| HN Mirror

Y	Hacker News new \| ask \| show \| jobs


	by firesteelrain 173 days ago
	Funding could help, but it still requires PyPI/Warehouse to ship and operate a new public search interface that is safe at internet scale.

3 comments

coldtea 173 days ago

They operate a public package hosting interface, how is a search one any harder?

link

miketheman 173 days ago

PyPI responses are cached at 99% or higher, with less infrastructure to run.

Search is an unbounded context and does not lend itself to caching very well, as every search can contain anything

link

bastawhiz 173 days ago

Pypi has fewer than one million projects. The searchable content for each package is what? 300 bytes? That's a 200mb index. You don't even need fancy full text search, you could literally split the query by word and do a grep over a text file. No need for elasticsearch or anything fancy.

And anyway, hit rates are going to be pretty good. You're not taking arbitrary queries, the domain is pretty narrow. Half the queries are going to be for requests, pytorch, numpy, httpx, and the other usual suspects.

link

froh 173 days ago

I wonder how a PyPi search index could be statically served and locally evaluated on `pip search`?

link

firesteelrain 173 days ago

PyPI servers would have to be constantly rebuilding a central index and making it available for download. Seems inefficient

link

ptx 172 days ago

Debian is somehow able to manage it for apt.

link

froh 172 days ago

that depends on how it can be downloaded incrementally.

link

woodruffw 173 days ago

The searchable context for a distribution on PyPI is unbounded in the general case, assuming the goal is to allow search over READMEs, distribution metadata, etc.

(Which isn’t to say I disagree with you about scale not being the main issue, just to offer some nuance. Another piece of nuance is the fact that distributions are the source of metadata but users think in terms of projects/releases.)

link

bastawhiz 172 days ago

> assuming the goal is to allow search over READMEs, distribution metadata, etc.

Why would you build a dedicated tool for this instead of just using a search engine? If I'm looking for a specific keyword in some project's very long README I'm searching kagi, not npm.

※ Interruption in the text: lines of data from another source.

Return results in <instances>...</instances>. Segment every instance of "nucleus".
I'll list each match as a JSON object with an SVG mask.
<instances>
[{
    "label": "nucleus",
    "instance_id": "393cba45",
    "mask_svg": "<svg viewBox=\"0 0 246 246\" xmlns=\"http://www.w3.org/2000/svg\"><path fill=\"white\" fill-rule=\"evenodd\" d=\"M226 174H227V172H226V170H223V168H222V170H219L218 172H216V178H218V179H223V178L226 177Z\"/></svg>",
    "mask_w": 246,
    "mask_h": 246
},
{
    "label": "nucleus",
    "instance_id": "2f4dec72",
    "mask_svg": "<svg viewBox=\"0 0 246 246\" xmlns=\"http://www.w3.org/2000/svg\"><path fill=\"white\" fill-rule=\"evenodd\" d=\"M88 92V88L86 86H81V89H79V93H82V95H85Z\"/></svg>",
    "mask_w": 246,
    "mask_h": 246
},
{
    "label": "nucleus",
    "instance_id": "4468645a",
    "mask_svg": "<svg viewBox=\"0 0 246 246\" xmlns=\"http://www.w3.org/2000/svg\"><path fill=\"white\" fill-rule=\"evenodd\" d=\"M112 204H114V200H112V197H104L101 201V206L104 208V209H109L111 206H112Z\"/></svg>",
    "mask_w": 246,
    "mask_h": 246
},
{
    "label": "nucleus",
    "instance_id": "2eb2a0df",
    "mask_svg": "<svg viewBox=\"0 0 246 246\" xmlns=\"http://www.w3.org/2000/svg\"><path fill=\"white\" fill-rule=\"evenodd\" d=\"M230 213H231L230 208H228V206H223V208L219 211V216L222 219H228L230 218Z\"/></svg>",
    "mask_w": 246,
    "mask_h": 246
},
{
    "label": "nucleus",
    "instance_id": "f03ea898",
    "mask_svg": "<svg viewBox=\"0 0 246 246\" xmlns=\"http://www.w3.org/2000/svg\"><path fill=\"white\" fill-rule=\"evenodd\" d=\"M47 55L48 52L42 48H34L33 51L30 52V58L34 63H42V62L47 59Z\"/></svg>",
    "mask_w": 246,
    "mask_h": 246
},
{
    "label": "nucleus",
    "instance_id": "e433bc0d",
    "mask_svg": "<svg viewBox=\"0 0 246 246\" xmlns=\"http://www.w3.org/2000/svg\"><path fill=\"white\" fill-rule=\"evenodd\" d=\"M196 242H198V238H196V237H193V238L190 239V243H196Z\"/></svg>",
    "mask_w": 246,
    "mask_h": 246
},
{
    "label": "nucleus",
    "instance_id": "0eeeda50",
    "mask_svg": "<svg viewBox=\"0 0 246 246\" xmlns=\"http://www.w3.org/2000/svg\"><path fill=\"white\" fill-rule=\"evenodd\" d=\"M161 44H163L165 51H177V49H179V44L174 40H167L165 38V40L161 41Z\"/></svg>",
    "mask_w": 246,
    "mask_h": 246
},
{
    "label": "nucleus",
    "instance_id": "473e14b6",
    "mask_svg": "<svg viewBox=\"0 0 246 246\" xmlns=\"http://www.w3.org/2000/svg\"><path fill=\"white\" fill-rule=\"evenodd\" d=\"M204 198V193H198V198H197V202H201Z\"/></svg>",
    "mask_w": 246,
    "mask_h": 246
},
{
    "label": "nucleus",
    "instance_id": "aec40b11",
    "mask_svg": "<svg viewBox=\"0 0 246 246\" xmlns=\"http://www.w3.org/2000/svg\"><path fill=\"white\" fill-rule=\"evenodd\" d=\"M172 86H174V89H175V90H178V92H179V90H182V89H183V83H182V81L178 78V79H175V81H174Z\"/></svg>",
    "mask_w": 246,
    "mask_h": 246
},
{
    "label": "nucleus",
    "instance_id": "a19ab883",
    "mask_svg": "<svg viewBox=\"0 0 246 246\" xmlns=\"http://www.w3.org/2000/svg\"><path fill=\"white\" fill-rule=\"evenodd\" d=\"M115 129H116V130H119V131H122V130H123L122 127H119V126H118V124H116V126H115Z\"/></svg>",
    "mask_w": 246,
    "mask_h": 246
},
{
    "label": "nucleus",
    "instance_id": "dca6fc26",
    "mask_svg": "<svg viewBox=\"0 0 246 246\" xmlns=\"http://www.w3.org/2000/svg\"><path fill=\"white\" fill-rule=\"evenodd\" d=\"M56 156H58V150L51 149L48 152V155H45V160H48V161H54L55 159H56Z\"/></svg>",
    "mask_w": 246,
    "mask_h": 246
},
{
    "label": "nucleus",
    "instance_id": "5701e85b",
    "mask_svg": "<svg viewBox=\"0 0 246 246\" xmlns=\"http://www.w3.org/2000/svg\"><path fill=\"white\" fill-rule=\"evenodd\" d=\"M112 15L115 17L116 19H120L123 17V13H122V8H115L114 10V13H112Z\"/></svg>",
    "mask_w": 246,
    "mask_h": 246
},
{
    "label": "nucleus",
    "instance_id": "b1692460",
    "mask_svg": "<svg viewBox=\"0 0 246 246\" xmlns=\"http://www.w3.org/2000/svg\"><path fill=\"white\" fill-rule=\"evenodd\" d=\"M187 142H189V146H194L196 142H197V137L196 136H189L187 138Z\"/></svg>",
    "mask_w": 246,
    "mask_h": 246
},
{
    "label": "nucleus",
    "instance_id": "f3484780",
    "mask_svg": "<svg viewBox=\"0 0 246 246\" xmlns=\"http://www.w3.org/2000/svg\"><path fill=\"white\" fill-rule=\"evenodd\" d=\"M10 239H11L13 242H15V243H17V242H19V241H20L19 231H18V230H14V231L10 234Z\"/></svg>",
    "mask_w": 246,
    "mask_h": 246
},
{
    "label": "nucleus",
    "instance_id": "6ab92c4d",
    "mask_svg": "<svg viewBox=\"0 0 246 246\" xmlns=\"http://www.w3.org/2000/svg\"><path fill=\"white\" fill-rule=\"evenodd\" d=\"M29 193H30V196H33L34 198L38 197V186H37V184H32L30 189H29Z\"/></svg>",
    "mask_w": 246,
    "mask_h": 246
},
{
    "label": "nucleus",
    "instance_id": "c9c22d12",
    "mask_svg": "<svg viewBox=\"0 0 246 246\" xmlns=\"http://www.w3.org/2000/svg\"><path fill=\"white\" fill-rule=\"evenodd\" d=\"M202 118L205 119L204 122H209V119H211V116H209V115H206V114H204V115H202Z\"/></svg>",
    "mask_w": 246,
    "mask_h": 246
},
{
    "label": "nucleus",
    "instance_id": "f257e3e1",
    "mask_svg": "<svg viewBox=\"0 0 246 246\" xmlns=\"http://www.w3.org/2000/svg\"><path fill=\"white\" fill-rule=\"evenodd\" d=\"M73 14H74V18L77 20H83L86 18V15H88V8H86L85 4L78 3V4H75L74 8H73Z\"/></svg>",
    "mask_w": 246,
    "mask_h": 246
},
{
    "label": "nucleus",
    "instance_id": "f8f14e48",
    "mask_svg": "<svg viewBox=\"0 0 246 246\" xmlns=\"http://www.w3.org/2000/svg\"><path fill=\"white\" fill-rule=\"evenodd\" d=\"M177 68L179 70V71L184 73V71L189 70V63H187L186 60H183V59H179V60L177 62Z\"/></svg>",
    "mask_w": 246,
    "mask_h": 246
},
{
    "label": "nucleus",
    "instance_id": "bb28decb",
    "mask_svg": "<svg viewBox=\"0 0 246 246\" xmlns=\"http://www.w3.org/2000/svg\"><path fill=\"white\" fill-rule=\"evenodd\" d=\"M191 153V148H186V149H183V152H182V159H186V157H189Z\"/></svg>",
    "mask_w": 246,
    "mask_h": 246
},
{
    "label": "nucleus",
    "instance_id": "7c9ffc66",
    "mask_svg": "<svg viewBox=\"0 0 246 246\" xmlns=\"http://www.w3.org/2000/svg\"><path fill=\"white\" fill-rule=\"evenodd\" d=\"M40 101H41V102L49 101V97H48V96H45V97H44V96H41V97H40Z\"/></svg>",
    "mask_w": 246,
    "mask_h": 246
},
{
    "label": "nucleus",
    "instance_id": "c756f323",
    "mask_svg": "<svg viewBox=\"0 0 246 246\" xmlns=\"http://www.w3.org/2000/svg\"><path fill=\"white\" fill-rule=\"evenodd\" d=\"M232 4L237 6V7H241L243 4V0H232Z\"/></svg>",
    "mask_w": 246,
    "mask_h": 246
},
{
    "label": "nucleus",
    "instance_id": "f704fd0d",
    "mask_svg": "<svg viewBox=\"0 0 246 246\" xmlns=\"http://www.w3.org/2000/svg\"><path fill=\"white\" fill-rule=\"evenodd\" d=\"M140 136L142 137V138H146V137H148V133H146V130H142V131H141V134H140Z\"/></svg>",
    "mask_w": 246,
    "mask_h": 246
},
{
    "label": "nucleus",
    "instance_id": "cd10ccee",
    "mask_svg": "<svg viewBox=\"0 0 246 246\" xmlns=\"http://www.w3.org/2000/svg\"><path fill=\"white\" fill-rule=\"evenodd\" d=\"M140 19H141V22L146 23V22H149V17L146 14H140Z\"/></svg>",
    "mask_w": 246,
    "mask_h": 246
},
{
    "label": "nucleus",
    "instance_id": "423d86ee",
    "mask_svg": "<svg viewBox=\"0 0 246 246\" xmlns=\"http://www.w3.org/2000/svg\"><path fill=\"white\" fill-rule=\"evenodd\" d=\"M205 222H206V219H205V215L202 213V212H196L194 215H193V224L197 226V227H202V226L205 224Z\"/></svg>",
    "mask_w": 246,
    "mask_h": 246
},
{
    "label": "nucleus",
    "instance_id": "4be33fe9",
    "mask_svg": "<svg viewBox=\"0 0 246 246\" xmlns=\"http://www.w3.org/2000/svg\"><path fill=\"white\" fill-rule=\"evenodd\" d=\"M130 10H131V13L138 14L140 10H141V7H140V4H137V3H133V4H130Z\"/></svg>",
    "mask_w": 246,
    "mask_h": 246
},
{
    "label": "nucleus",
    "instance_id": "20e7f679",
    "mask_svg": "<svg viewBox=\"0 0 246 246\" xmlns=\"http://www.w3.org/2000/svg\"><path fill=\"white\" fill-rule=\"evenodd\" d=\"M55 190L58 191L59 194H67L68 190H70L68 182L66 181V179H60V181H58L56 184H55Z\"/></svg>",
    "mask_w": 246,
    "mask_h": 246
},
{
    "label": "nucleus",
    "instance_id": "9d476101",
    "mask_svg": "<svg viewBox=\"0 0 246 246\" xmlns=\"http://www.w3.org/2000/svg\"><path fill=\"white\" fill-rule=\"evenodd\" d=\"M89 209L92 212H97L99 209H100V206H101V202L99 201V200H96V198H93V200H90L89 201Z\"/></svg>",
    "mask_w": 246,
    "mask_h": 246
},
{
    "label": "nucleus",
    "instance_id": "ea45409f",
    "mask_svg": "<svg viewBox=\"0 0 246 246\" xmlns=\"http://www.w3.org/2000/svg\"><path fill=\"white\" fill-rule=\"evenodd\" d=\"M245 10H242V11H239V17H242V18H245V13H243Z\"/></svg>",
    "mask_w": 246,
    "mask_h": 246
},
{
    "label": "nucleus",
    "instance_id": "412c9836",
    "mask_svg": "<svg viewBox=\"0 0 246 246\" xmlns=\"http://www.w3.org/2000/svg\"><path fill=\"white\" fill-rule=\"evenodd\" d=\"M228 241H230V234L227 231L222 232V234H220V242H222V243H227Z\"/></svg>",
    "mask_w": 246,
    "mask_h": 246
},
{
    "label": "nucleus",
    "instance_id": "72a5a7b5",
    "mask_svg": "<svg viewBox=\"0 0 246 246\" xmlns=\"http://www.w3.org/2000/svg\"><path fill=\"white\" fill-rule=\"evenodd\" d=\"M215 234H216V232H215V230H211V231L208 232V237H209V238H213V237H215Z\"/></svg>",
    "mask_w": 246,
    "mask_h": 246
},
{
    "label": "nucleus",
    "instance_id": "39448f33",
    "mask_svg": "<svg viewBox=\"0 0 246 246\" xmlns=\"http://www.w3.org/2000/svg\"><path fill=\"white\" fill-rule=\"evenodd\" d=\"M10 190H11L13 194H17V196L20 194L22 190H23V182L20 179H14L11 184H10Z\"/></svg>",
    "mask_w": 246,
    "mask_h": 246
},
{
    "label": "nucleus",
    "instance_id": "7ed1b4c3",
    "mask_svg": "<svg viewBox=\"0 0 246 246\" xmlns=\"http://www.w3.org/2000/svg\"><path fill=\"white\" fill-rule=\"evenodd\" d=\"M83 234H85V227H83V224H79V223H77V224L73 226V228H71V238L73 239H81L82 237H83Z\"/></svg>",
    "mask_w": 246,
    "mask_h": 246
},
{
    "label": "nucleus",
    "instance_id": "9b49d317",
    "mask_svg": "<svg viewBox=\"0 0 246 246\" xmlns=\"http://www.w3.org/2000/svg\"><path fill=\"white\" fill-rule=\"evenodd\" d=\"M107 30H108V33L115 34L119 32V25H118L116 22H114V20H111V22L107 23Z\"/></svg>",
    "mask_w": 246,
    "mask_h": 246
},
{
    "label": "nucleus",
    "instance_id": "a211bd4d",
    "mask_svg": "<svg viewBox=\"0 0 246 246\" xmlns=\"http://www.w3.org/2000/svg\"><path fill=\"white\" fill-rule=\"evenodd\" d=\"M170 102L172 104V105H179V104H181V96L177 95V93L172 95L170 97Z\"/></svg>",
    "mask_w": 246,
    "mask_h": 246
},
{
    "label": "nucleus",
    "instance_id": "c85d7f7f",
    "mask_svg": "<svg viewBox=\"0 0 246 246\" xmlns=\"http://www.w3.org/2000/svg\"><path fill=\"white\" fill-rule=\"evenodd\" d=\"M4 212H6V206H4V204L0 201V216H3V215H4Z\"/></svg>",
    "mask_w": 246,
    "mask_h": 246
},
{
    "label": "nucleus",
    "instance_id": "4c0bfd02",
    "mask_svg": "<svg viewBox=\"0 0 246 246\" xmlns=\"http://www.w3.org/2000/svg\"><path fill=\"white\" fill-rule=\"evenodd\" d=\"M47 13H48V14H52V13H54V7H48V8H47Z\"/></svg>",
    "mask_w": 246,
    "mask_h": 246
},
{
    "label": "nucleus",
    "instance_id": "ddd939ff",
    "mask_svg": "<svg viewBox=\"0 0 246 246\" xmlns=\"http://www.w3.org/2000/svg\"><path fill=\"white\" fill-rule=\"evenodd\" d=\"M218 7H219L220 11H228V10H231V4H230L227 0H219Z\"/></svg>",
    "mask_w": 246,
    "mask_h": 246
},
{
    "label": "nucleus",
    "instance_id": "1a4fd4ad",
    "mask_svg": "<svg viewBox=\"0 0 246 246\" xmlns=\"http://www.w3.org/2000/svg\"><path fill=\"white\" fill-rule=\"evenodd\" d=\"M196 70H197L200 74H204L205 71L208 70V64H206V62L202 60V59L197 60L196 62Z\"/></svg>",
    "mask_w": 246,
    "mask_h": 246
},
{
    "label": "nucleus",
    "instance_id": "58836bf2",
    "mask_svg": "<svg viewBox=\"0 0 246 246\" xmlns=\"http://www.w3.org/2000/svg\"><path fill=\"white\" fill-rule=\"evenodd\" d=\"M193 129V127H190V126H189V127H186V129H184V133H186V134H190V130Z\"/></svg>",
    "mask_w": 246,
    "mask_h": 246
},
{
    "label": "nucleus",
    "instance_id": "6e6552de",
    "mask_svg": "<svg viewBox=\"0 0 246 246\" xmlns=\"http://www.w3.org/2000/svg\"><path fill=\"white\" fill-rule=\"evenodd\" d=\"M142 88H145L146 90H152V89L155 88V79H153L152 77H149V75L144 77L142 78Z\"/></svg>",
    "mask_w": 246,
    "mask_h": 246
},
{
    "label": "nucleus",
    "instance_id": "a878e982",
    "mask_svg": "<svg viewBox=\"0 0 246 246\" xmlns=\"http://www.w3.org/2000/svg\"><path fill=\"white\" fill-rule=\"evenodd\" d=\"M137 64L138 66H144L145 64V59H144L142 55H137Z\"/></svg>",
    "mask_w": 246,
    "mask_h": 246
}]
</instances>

I'd expect that the most you should be indexing is the data in the project metadata (setup.py). That could be unbounded but I can't think of a compelling reason not to truncate it beyond a reasonable length.

link

woodruffw 172 days ago

You would definitely use a search engine. I was just responding to a specific design constraint.

(Note PyPI can’t index metadata from a `setup.py` however, since that would involve running arbitrary code. PyPI needs to be given structured metadata, and not all distributions provide that.)

link

coldtea 172 days ago

>The searchable context for a distribution on PyPI is unbounded in the general case, assuming the goal is to allow search over READMEs, distribution metadata, etc.

Even including those, it's what? Sub-20-30GB.

link

Kwpolska 172 days ago

How does the big white search box at https://pypi.org/ work? Why couldn’t the same technology be used to power the CLI? If there’s an issue with abuse, I don’t think many people would mind rate limiting or mandatory authentication before search can be used.

link

firesteelrain 172 days ago

The PyPI website search is implemented using a real search backend (historically Elasticsearch/OpenSearch–style infrastructure) layered behind application logic on Python Package Index. Queries are tokenized, ranked, filtered, logged, and throttled. That works fine for humans interacting through a browser.

The moment you expose that same service to a ubiquitous CLI like pip, the workload changes qualitatively.

PyPI has the /simple endpoint that the CDN can handle.

It’s PyPI philosophy that search happens on the website and pip has aligned to that. Pip doesn’t want to make a web scraper understandably so the function of searching remains disabled

link

bastawhiz 173 days ago

Pypi has a search interface on their public website, though?

link

BiteCode_dev 172 days ago

If you really need it, they publish a dump regularly and you can query that.

For simple use cases, you have the web search, and you can curl it.

link